If you've ever opened the docs for an LLM API and seen parameters like temperature, top_p, and top_k alongside your prompt, those are all sampling strategy knobs. They don't change the model, they don't touch the neural network's weights or computation, they only control what happens to the logit vector after the model produces it.

And this applies at every single token. A model generating a 500-token response runs through the sampling strategy 500 times. Each time, it gets a fresh logit vector, applies the sampling pipeline, picks a token, appends it to the context, and runs the model again.
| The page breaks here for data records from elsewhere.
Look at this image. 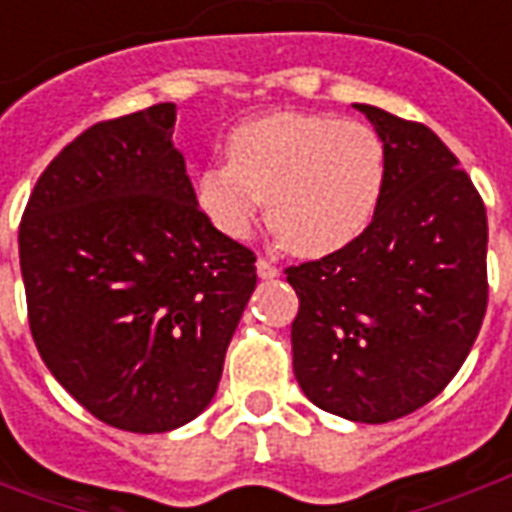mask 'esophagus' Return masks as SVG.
<instances>
[{"instance_id": "1", "label": "esophagus", "mask_w": 512, "mask_h": 512, "mask_svg": "<svg viewBox=\"0 0 512 512\" xmlns=\"http://www.w3.org/2000/svg\"><path fill=\"white\" fill-rule=\"evenodd\" d=\"M257 274L263 279H274L279 277V268L274 266L271 260H266V257H260V260H257Z\"/></svg>"}]
</instances>
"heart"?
Segmentation results:
<instances>
[{
  "instance_id": "obj_1",
  "label": "heart",
  "mask_w": 512,
  "mask_h": 512,
  "mask_svg": "<svg viewBox=\"0 0 512 512\" xmlns=\"http://www.w3.org/2000/svg\"><path fill=\"white\" fill-rule=\"evenodd\" d=\"M230 161L197 175V202L224 235L246 238L268 200V222L296 255L354 244L384 200L386 145L376 128L329 115L277 112L238 126Z\"/></svg>"
}]
</instances>
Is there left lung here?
<instances>
[{
	"label": "left lung",
	"mask_w": 512,
	"mask_h": 512,
	"mask_svg": "<svg viewBox=\"0 0 512 512\" xmlns=\"http://www.w3.org/2000/svg\"><path fill=\"white\" fill-rule=\"evenodd\" d=\"M386 145L376 219L340 252L285 268L301 392L329 414L392 422L461 370L488 307L480 191L428 126L356 104Z\"/></svg>",
	"instance_id": "left-lung-1"
}]
</instances>
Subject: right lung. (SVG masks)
I'll return each instance as SVG.
<instances>
[{"label": "right lung", "instance_id": "1", "mask_svg": "<svg viewBox=\"0 0 512 512\" xmlns=\"http://www.w3.org/2000/svg\"><path fill=\"white\" fill-rule=\"evenodd\" d=\"M175 104L95 123L43 169L18 227L29 332L93 417L164 433L216 395L255 252L197 205Z\"/></svg>", "mask_w": 512, "mask_h": 512}]
</instances>
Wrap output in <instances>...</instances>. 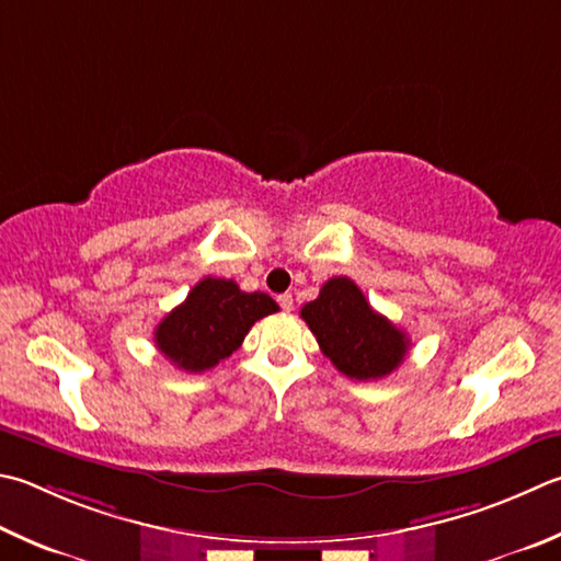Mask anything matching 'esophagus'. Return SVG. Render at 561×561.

The sampling strategy sits in the tightest loop of the generation process.

Let me walk through each one, building from the simplest to the most modern.


Greedy Decoding: Just Pick the Winner

The simplest possible approach is to just take the logit vector, run softmax to get probabilities, and pick the token with the highest probability every single time.

Let's say the model outputs these logits for the next token position:

"the": 5.2   "a": 3.1   "this": 2.8   "my": 2.1   "his": 1.5
"our": 0.9   "her": 0.3  "one": -0.2  "that": -0.8  ...

After softmax, "the" dominates at around 76%. Greedy decoding picks "the" and moves on, and next step it does the same thing: argmax, append, repeat.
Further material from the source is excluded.